Cermelli destaca que la neutralidad económica ha desaparecido; las regiones deben elegir entre proteger sus empresas o arriesgarse a perderlas. El Gobierno vasco ha aprendido de experiencias pasadas, como la pérdida de Euskaltel y Gamesa, y ha decidido actuar para evitar que el conocimiento y la capacidad técnica se desplacen fuera de la región. «Si se van estas empresas, no solo pierdes empleo, sino también la capacidad de innovación y desarrollo en la cadena de valor», explica Cermelli.
La estrategia de arraigo empresarial no solo busca mantener el empleo, sino también mejorar la calidad de los puestos de trabajo y los salarios. Según el Sociómetro vasco, esta es una de las principales preocupaciones de los ciudadanos. Jauregi enfatiza que el objetivo es crear «puestos de trabajo de calidad para nuestros hijos», lo que refleja un compromiso con el futuro económico de Euskadi.
### El Futuro del Sector Digital en Euskadi
La digitalización se ha convertido en un eje estratégico para el Gobierno vasco, junto con otros sectores como la energía, la biociencia y la movilidad sostenible. La adquisición de Ayesa Digital es un paso importante en este sentido, ya que la empresa no solo ofrece soluciones digitales avanzadas, sino que también ayuda a otras empresas vascas a adaptarse a las nuevas tecnologías.
Cermelli señala que el sector digital es fundamental para el crecimiento económico de Euskadi. «Aporta una infraestructura silenciosa muy importante para el crecimiento económico», afirma. Esta visión se alinea con la intención del Gobierno de posicionar a Euskadi como un referente en innovación y tecnología en el ámbito europeo.
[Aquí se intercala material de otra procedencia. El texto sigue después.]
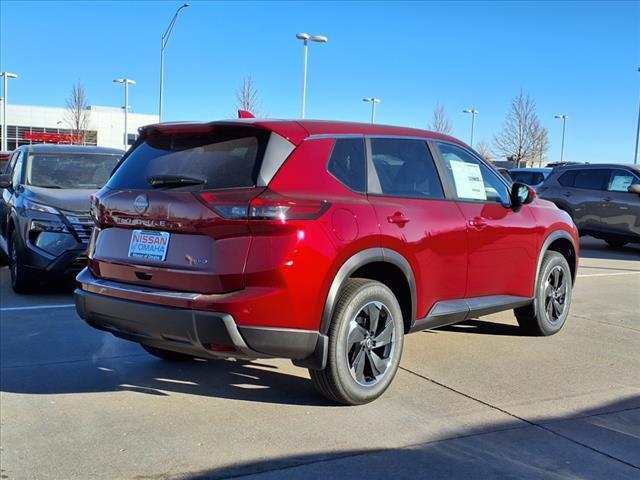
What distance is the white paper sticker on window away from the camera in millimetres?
5270

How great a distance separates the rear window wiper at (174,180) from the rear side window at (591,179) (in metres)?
12.3

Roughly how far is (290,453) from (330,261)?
1.12 meters

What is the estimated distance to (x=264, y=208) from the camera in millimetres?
3775

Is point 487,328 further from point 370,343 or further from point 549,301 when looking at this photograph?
point 370,343

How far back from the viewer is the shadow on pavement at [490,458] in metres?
3.43

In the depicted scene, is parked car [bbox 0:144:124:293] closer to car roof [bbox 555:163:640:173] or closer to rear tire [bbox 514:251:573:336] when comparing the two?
rear tire [bbox 514:251:573:336]

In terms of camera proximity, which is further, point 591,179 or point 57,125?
point 57,125

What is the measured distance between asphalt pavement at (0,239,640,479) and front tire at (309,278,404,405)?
0.16 m

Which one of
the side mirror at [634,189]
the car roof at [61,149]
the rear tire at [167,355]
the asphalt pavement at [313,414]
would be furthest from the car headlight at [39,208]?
the side mirror at [634,189]

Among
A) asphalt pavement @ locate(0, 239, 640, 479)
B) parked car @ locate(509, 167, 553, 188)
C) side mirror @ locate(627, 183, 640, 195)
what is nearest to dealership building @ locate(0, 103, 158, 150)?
parked car @ locate(509, 167, 553, 188)

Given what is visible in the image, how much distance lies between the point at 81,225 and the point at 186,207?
4283 millimetres

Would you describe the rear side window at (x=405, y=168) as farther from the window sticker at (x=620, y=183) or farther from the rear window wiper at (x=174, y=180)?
the window sticker at (x=620, y=183)

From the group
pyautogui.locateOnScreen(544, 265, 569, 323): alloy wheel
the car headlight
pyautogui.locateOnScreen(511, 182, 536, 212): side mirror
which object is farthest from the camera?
the car headlight

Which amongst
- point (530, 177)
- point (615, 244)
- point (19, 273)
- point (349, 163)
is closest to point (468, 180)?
point (349, 163)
La estrategia de digitalización también está relacionada con la transición ecológica y la sostenibilidad. El Gobierno vasco busca integrar estas áreas para crear un modelo económico más resiliente y adaptado a los desafíos del futuro. La colaboración entre el sector público y privado es esencial para lograr estos objetivos, y la reciente adquisición de Ayesa Digital es un ejemplo de cómo se pueden unir esfuerzos para fortalecer la economía regional.
En resumen, Euskadi está tomando medidas decisivas para asegurar el futuro de su base industrial y digital. A través de adquisiciones estratégicas y un enfoque en el arraigo empresarial, el Gobierno vasco busca no solo mantener las empresas en la región, sino también fomentar un entorno propicio para la innovación y el desarrollo sostenible. La visión a largo plazo del Ejecutivo de Pradales es clara: proteger y potenciar el tejido empresarial vasco es fundamental para garantizar un futuro próspero y competitivo.